Cedric the Entertainer looked no further than his own grandfather to inspire his first novel.
“Flipping Boxcars,” out Sept. 12 (Amistad/HarperCollins), tells the story of Floyd “Babe” Boyce, a bootlegger in Caruthersville, Mo. (Cedric’s hometown), and unfolds over July 4th weekend in 1948.
“Babe is my [maternal] grandfather and these would be stories that I would hear, my mother and her brothers talking about him or somebody telling the story of his personality and some of the things he had done,” said Cedric, who stars in “The Neighborhood” on CBS and who wrote the book with Alan Eisenstock.
“[Babe] had passed before I was born but I would still have these very clear images of him, sometimes in my adult life, of things he would say to me and what he would be wearing at the time — and it was really weird.
“I tried to think of our connection to our family, our lineage and sometimes how people would say, ‘You walk just like your uncle … you have the same cadence or the way you say a word,’” said Cedric, 59 (born Cedric Kyles). “And I started thinking about that connection and about how to write a story about someone that I feel I know — but who I’ve never met.

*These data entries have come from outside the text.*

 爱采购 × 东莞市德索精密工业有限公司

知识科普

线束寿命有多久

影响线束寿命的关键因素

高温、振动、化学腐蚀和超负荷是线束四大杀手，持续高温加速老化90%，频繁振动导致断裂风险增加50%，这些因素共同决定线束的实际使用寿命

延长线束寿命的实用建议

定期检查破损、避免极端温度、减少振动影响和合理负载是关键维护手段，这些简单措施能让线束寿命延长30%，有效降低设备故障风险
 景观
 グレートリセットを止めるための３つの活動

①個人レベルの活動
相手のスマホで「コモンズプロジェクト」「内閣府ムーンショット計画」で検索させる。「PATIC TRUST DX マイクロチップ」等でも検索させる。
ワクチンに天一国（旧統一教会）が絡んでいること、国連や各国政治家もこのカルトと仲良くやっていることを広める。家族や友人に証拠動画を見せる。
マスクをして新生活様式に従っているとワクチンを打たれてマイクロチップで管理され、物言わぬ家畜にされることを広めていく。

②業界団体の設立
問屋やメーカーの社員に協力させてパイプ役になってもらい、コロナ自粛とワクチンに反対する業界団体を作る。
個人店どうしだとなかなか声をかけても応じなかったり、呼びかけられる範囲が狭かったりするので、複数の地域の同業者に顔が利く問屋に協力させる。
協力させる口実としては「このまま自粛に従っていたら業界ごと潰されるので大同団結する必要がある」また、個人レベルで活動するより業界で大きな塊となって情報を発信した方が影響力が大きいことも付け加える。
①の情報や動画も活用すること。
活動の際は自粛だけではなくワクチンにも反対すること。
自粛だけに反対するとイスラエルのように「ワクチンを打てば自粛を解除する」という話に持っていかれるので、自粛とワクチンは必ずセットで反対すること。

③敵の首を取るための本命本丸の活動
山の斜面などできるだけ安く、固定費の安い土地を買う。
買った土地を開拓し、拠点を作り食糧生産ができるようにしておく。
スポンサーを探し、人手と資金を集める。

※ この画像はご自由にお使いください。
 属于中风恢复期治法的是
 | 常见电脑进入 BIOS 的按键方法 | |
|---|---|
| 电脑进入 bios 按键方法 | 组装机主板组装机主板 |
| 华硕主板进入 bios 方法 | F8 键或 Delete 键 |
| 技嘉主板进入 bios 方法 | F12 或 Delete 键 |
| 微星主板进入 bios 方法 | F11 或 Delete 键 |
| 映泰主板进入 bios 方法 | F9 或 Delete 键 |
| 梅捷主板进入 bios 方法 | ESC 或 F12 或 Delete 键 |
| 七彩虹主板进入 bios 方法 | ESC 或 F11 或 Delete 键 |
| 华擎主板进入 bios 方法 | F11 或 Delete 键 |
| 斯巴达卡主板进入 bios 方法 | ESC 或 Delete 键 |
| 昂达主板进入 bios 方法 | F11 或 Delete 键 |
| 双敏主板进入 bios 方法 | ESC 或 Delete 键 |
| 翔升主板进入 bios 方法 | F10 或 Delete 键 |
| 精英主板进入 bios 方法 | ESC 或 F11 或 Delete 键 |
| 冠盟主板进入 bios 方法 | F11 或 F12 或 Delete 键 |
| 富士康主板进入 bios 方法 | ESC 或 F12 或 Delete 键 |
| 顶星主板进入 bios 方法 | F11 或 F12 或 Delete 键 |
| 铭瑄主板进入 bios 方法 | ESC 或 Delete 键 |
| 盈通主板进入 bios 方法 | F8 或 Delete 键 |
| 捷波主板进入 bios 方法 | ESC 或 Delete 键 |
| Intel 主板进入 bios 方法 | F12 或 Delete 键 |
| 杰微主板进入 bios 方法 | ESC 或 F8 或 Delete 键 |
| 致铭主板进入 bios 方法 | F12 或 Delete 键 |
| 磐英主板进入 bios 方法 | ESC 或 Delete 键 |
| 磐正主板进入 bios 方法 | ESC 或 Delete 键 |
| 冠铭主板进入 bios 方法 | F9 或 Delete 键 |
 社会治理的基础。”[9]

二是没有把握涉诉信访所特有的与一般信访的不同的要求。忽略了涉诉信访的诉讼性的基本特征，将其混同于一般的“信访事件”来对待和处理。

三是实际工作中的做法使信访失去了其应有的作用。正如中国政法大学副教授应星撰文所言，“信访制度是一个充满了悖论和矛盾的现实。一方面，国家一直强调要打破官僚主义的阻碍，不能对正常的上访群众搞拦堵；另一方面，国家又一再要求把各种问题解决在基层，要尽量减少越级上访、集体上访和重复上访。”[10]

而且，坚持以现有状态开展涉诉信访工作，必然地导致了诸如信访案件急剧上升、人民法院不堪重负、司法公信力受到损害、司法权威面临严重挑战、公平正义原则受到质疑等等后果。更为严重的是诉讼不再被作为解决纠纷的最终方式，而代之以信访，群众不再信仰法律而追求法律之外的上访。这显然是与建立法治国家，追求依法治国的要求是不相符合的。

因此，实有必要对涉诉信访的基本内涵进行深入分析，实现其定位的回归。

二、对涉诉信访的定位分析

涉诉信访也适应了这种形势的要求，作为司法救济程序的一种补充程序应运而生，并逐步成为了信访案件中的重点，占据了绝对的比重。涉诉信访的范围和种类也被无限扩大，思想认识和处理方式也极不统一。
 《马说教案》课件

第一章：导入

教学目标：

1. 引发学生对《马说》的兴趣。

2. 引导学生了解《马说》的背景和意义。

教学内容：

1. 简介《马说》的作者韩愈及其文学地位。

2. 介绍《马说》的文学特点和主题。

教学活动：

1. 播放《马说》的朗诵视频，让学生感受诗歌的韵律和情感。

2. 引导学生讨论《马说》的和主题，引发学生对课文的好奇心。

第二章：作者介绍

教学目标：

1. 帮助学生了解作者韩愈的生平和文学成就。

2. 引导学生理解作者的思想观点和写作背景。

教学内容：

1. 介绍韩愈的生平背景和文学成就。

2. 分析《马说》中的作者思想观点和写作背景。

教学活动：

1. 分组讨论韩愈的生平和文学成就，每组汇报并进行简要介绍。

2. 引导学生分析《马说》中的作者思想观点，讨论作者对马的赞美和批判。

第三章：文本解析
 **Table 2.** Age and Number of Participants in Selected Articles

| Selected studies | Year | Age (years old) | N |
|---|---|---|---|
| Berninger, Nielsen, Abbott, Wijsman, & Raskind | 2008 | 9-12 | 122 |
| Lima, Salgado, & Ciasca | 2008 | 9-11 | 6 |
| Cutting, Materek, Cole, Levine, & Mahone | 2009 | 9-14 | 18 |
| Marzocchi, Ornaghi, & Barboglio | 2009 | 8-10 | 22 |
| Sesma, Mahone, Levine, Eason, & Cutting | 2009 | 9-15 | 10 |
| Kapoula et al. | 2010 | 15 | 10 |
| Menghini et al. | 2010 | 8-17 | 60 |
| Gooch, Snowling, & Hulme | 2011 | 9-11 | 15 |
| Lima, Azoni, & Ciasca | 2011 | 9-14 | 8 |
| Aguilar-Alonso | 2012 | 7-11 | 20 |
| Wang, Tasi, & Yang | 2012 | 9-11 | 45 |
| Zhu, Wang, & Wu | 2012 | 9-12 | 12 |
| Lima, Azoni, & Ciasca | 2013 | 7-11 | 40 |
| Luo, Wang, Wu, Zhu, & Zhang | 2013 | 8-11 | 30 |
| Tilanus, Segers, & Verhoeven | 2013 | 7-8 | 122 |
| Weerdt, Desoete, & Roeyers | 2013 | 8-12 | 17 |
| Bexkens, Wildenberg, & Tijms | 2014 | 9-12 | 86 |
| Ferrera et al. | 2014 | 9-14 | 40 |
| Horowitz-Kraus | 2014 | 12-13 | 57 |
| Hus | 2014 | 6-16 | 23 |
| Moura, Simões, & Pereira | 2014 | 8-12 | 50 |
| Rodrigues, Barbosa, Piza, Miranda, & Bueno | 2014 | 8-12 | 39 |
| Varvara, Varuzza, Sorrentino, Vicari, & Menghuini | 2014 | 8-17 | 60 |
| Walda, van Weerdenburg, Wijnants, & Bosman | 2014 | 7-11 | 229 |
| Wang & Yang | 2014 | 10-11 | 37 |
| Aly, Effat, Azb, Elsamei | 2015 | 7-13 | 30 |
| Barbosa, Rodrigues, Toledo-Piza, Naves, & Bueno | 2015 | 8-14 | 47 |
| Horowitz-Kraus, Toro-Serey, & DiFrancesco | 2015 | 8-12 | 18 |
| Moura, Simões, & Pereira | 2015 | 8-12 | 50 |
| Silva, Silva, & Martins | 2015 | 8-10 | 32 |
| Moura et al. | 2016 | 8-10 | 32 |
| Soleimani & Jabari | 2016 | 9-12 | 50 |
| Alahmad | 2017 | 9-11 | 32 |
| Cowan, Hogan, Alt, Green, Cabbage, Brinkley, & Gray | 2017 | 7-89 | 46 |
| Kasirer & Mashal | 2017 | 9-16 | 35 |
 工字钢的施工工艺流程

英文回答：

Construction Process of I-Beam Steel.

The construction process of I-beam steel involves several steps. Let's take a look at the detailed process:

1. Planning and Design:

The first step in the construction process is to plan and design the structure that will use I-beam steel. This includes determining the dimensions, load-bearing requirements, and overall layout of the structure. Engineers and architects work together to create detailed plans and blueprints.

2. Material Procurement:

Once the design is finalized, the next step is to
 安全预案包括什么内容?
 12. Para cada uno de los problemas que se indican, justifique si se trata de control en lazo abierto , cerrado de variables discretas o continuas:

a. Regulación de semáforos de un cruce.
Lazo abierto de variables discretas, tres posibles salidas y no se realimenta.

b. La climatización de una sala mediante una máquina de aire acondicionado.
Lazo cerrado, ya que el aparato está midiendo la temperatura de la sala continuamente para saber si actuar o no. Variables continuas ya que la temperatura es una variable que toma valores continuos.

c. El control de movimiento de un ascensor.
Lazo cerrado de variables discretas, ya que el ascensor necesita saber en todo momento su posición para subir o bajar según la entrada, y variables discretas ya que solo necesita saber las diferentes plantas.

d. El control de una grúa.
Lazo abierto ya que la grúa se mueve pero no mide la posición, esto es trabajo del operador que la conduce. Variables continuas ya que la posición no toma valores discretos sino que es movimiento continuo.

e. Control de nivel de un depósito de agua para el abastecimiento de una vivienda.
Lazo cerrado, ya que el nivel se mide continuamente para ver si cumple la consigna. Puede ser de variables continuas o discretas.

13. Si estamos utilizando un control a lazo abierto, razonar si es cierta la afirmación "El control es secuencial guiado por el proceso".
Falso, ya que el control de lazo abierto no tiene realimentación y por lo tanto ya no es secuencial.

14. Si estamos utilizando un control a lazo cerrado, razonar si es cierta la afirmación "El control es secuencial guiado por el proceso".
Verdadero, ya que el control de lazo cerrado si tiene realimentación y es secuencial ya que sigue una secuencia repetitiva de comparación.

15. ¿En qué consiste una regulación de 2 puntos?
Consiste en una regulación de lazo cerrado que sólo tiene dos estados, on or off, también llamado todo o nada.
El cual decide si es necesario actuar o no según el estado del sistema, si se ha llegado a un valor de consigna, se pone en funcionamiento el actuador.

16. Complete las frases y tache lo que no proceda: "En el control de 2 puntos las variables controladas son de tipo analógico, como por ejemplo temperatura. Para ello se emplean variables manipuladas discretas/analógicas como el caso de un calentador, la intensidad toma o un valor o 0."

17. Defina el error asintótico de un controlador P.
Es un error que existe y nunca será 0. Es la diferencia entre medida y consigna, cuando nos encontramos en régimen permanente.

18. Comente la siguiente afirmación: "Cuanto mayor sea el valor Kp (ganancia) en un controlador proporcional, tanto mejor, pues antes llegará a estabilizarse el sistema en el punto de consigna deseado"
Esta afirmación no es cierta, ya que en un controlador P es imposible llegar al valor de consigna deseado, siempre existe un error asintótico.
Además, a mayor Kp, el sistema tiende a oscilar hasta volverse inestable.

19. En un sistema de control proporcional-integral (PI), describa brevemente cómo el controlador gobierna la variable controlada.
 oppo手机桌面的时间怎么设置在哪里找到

“And that’s where the fiction part comes in.”
As the novel progresses, readers are transported into Babe’s world and meet his partner in crime, Karter (they served together in World War II). Together, they make a deal with Chicago crime syndicate boss Tommy Wojak and need to raise $54,000 to buy 3,000 cases of untaxed bourbon arriving by railroad from Canada.
Things go awry after Babe, who can read cards, loses big at the craps table and, in an effort to save his marriage and his family, tries to pull off a train robbery with unexpected results.
Cedric said he and Eisenstock collaborated on the novel by talking several times a week.
“I had a lot of little notes and I would send him over themes and thoughts of what the characters looked like and dressed like,” he said. “We sat and talked about what I thought the book should be — the tone … I’m a big fan of the Walter Mosley ‘Devil in a Blue Dress’ era, where I felt black men in America had this desire to be very powerful and entrepreneurial but found that the times were really different.
“But if you saw them, they looked like gentlemen, they dressed like gentlemen and they moved in a totally different kind of way,” he said. “I just loved that part of the culture of us finding and defining and pushing through and prodding to say, ‘Hey, I’m here, and I deserve equal ground.’”
Cedric said he “most definitely” thought of “Flipping Boxcars” as either a movie or TV series.
“One of the things that led to the book was that I’d started to break out a series, which has a lot of these same elements,” he said. “But I thought the series needed to be in a more metropolitan area, so I started to develop it around my grandfather coming to St. Louis later in life, later than [‘Flipping Boxcars’] takes place.
“I felt I could tell more in the novel form in fictional tales and after meeting Alan became more intrigued with this,” he said. “I thought a book, and possibly a series of books, would be more enjoyable — and then spin it into a TV show … or a great movie.”
“When you think about [Babe] you start to feel like, ‘Oh, man, there are so many ways to take this story,’” he said. “Even in this book we have three different cliffhangers that draw you back in like, ‘What happened here and what happened there?’
“I’ve already started to break out a couple of ideas in case we have the opportunity to start a second book.”